Ember Bear (G1003): Russian Cyber Espionage and Destructive Operations
- Suspected Origin
- Russia
- Motivation
- Espionage, Sabotage, Reputational Harm, Information Gathering, Disrupting Aid Efforts to Ukraine
- Aliases
- UNC2589, Bleeding Bear, DEV-0586, Cadet Blizzard, Frozenvista, UAC-0056
- Target Sectors
- Government, Telecommunications, Critical Infrastructure (Energy, Financial Services, Transportation, Healthcare), Defense, IT Service Providers
- Associated Malware
- WhisperGate, OutSteel, GraphSteel, GrimPlant, SaintBot, Raspberry Robin, Cobalt Strike, Meterpreter, P.A.S. Webshell
Overview
Ember Bear, identified by MITRE ATT&CK as G1003, is a highly active and dangerous Russian state-sponsored cyber espionage group. The group operates under the direction of Russia’s General Staff Main Intelligence Directorate (GRU) 161st Specialist Training Center, also known as Unit 29155. Active since at least 2020, Ember Bear’s primary objectives include cyber espionage, data exfiltration for intelligence gathering, and causing reputational harm through data leaks. They have also demonstrated a significant capability for destructive operations, notably exemplified by the WhisperGate wiper attacks. While initially focusing on Ukrainian government and telecommunications entities, Ember Bear has expanded its targeting to include critical infrastructure sectors—such as government services, financial services, transportation systems, energy, and healthcare—across Europe, the Americas (North and Latin America), and Central Asia.

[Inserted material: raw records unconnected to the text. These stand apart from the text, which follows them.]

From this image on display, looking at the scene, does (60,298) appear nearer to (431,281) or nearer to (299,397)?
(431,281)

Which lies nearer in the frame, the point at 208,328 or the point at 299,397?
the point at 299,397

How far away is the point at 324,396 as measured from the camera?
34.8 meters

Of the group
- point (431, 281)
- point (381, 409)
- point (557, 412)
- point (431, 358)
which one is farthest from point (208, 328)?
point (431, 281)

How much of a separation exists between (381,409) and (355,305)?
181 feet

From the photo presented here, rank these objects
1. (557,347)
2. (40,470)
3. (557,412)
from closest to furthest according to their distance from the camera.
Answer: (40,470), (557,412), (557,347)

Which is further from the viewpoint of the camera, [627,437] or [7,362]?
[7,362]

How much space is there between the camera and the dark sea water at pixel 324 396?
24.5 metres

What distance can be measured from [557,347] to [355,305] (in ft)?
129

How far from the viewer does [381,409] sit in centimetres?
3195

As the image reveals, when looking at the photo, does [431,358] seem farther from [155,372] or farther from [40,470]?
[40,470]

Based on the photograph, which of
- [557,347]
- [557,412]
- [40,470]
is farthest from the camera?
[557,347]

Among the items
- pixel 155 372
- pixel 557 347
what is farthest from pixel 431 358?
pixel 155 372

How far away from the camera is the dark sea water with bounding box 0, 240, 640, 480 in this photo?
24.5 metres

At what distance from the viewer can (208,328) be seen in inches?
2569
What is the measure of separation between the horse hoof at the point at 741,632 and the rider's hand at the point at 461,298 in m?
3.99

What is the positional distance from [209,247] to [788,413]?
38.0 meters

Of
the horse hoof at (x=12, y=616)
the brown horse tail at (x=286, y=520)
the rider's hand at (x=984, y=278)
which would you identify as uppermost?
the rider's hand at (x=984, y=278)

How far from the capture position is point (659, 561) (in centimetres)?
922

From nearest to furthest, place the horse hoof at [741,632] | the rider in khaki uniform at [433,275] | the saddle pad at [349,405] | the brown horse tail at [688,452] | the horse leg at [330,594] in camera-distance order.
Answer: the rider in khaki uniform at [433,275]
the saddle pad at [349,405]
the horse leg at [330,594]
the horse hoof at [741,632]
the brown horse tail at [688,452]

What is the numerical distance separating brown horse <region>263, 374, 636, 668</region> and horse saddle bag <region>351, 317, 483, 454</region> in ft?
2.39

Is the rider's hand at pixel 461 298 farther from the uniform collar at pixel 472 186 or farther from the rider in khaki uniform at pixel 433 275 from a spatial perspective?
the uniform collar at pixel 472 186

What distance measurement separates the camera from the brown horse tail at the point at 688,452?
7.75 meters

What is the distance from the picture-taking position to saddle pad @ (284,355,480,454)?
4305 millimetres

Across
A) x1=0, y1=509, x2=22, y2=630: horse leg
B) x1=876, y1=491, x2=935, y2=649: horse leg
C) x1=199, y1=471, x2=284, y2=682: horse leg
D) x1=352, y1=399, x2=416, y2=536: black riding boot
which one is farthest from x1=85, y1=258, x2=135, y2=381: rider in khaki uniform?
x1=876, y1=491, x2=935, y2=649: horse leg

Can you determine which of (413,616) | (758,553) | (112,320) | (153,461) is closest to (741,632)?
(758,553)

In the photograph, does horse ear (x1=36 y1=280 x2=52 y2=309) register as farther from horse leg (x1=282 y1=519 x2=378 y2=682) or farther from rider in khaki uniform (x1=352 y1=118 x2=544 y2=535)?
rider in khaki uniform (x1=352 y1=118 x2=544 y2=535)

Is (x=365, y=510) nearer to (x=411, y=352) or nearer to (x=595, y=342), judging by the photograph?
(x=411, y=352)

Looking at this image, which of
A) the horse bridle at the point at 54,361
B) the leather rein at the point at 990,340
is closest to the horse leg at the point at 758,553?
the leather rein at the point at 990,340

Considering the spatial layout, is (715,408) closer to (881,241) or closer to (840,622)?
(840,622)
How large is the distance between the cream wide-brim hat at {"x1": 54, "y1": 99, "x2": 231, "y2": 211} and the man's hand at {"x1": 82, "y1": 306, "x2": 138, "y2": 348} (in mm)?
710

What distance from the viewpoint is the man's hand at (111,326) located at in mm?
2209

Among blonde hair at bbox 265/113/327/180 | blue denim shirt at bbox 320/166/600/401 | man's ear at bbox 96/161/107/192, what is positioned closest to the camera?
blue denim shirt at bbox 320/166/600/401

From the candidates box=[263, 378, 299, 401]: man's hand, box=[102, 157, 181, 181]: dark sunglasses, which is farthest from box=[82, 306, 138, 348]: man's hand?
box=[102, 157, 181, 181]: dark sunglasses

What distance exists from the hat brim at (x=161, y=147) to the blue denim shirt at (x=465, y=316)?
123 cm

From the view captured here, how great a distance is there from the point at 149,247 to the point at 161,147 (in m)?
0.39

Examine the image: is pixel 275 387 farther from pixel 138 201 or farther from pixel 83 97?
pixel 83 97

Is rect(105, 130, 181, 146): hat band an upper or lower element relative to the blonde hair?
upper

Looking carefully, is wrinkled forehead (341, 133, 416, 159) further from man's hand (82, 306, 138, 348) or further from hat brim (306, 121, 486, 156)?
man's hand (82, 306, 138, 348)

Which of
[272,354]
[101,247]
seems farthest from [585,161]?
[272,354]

The group is known by numerous aliases, including UNC2589, Bleeding Bear, DEV-0586, Cadet Blizzard, Frozenvista, and UAC-0056, reflecting various security vendors’ tracking efforts. It’s important to note that while some early reporting caused confusion, current evidence strongly suggests Ember Bear is distinct from another Russian-linked entity, Saint Bear, despite some shared tooling. The FBI assesses that Unit 29155 cyber actors often include junior active-duty GRU officers who are gaining experience under the direction of seasoned leadership, and the group also reportedly relies on non-GRU actors, including known cyber-criminals, to conduct operations. Their operations are often coordinated with broader geopolitical objectives, as seen in their activity preceding and during Russia’s invasion of Ukraine.
Tactics & Techniques
Ember Bear employs a diverse set of tactics, techniques, and procedures (TTPs) to achieve its objectives, often leveraging publicly available tools alongside custom malware. Initial access is frequently gained through exploiting external-facing services and public vulnerabilities in common platforms. This includes exploiting vulnerabilities in Confluence servers (e.g., CVE-2021-26084, CVE-2022-26134, CVE-2022-26138), Microsoft Exchange (e.g., CVE-2022-41040, ProxyShell), and various open-source content management systems. They also engage in password spraying against services like Outlook Web Access (OWA) to acquire valid credentials. The group uses legitimate Sysinternals tools like procdump to dump LSASS memory for credential capture and extracts registry hives such as the Security Account Manager.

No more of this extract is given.